If you're going to tell us a way to stay safe, such as saying, "Like athletes in sporting events, your body needs to replace the minerals AND the water it is losing in sweat. Sports drinks (for example, Gatorade and Powerade) provide these essential electrolytes and should supplement the water you drink to rehydrate,"
then back it up with evidence of where it's helped and how you came to find this information.
Why? Because we want to know what to do if we are faced with a potential life or death situation. We don't want to watch someone die in front of us from a drug overdose. And I'm sure someone at the next rock or hip hop concert wants to know what to do too.
All we're asking is that the people who have the reach and means to make a difference, do so without throwing us all under the bus and make sure it's the correct information which is sent to the correct audience.
Check out the message below:
To all our friends in the dance-music community:
We want you to dance and play, enjoy the music and the experiences. But please take care of yourselves and each other.
At events, people often enjoy vigorous physical activity including dancing; people will sometimes get sick from overheating and dehydration. Drinking lots of water has always been encouraged, and drinking water is good… But, be aware that drinking too much plain water can be dangerous!
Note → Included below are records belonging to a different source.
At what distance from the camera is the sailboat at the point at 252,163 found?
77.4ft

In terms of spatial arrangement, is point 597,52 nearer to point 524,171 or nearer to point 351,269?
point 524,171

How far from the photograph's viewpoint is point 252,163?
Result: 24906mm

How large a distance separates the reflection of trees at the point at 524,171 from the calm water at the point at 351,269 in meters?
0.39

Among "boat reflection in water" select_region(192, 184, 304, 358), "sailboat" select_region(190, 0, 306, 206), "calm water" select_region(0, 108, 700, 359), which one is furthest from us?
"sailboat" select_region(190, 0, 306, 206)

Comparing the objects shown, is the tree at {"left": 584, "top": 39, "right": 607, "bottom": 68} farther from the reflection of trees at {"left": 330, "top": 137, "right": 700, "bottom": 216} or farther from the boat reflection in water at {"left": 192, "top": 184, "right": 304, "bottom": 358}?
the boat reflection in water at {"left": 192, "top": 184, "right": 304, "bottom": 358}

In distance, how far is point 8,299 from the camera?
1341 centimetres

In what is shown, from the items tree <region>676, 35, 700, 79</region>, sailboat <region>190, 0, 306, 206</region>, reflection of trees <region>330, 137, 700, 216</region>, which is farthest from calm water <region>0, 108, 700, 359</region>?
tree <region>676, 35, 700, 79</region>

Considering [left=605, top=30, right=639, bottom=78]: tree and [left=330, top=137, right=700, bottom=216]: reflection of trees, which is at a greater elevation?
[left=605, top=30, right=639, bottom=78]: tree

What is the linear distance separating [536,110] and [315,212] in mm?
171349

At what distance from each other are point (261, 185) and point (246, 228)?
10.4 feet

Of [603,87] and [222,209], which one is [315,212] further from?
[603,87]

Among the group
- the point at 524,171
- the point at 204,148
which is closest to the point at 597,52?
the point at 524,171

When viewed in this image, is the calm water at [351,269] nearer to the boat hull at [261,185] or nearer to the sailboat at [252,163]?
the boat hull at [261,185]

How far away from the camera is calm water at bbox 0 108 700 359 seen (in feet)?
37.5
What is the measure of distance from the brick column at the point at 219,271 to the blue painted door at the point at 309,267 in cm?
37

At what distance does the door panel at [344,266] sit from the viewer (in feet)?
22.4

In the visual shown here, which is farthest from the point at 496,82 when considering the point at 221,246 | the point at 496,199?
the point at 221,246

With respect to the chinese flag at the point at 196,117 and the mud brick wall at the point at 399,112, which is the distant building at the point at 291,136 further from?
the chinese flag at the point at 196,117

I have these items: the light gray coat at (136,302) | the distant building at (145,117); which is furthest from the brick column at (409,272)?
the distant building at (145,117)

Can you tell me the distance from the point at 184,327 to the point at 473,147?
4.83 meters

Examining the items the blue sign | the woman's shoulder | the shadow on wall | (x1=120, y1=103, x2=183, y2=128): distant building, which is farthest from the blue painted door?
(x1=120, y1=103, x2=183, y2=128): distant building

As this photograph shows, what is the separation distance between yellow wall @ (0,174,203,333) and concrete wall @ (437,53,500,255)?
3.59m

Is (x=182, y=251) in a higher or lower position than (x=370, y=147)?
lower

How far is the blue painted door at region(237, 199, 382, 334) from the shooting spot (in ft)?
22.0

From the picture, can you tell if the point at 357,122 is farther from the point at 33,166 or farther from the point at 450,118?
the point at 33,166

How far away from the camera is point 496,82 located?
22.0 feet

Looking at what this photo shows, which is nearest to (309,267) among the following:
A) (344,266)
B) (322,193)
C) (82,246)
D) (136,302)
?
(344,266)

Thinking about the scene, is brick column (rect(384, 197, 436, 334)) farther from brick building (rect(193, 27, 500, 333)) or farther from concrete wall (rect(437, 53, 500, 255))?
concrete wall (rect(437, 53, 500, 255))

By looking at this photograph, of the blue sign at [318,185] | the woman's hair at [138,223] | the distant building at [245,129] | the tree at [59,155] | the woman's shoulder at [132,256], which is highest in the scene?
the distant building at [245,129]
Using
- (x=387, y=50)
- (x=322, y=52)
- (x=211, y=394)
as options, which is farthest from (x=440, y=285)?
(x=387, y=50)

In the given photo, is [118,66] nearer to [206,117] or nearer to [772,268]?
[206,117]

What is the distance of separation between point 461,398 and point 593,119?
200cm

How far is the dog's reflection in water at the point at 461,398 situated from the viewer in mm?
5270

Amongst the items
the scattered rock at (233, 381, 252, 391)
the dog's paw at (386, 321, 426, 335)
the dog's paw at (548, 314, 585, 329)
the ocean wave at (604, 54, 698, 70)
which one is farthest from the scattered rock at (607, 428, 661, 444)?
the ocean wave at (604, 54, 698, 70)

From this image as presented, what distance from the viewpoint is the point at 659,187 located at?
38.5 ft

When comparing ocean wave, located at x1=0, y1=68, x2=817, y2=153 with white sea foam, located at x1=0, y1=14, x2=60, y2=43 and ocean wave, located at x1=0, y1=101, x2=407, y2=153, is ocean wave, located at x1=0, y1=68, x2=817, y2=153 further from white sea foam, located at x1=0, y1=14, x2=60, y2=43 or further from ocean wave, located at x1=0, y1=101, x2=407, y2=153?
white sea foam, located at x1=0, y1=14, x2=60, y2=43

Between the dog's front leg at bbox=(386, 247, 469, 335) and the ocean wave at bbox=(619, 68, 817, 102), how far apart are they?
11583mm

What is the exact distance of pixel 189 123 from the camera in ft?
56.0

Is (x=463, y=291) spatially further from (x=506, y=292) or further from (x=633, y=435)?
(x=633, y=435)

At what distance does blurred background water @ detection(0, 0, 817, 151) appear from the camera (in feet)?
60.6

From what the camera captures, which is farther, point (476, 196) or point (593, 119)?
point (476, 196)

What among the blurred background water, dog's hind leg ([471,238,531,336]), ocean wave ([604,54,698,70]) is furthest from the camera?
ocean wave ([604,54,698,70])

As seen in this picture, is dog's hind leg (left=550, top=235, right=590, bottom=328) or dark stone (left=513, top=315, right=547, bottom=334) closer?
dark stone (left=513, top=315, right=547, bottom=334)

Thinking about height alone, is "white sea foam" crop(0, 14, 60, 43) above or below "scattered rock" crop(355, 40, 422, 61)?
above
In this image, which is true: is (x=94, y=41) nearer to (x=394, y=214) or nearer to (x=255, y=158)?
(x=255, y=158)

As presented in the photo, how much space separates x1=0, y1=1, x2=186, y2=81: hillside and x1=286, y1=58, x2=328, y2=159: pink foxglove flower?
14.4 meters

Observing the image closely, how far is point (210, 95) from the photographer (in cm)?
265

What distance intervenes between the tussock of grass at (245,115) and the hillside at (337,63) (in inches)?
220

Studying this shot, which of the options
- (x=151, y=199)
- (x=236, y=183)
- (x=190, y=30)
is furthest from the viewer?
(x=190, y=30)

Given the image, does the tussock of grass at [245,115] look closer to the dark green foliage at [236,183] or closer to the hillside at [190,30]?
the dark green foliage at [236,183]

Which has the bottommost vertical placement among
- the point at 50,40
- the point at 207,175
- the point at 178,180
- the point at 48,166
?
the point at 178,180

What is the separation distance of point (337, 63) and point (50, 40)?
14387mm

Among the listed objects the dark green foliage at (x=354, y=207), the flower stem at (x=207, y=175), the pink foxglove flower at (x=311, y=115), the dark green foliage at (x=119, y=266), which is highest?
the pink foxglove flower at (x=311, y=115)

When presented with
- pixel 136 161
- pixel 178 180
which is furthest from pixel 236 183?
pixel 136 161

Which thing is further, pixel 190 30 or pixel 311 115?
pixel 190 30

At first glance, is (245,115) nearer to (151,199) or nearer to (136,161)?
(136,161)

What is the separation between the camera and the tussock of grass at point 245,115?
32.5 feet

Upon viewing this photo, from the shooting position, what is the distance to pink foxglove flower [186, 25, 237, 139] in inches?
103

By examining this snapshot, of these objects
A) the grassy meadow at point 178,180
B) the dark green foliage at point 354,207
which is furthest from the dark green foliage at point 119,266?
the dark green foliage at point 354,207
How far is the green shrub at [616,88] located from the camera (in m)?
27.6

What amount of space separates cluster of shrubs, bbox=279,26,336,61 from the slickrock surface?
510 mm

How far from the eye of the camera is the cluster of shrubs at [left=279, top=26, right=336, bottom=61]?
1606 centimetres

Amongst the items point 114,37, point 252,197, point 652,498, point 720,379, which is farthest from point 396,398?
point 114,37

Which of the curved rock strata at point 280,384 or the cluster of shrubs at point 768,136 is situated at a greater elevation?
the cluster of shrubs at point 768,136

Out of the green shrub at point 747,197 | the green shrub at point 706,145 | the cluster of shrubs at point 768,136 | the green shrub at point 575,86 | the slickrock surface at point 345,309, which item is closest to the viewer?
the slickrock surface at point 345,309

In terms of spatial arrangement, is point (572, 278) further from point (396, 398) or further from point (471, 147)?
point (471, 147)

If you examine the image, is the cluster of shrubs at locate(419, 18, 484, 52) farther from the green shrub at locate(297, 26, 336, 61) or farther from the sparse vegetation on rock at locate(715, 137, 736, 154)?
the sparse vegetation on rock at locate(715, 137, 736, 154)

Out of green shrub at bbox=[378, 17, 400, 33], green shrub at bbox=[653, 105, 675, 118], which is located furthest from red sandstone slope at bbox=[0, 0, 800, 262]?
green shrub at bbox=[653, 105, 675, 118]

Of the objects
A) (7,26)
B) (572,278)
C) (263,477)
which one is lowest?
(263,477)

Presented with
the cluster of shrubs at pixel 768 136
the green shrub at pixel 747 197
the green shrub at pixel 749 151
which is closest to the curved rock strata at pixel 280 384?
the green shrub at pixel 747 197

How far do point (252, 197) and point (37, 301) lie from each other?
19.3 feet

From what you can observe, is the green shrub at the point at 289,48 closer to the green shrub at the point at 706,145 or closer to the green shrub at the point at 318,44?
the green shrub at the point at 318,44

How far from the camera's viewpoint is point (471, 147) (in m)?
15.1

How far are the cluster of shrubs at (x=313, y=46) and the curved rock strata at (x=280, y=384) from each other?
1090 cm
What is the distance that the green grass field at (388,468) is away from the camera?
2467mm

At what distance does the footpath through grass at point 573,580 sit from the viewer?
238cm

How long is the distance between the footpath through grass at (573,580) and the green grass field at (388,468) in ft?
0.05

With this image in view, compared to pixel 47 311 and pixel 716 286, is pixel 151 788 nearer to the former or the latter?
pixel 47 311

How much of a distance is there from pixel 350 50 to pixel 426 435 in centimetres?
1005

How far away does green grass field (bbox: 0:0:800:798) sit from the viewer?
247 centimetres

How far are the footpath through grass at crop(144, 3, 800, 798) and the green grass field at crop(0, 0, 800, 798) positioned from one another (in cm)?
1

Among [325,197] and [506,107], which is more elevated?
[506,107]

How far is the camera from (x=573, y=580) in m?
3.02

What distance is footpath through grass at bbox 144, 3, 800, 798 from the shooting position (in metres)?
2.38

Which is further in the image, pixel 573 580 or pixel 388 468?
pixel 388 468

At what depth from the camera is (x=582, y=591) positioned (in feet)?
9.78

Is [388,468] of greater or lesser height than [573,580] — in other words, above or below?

Some of the illnesses and deaths surrounding music events have been associated with low levels of electrolytes that are lost along with water when one becomes dehydrated. Such low levels of electrolytes, especially salt, can lead to brain swelling, seizures, heart problems, and even death. Like athletes in sporting events, your body needs to replace the minerals AND the water it is losing in sweat. Sports drinks (for example, Gatorade and Powerade) provide these essential electrolytes and should supplement the water you drink to rehydrate.
Some drugs like MDMA (Molly, ecstasy, etc.) can make low electrolyte levels worse and increase your chances of harm. Beatport does not endorse or condone their use, but if you or someone around you needs help and has taken something that you are concerned about, it is important that you tell someone in charge who can help.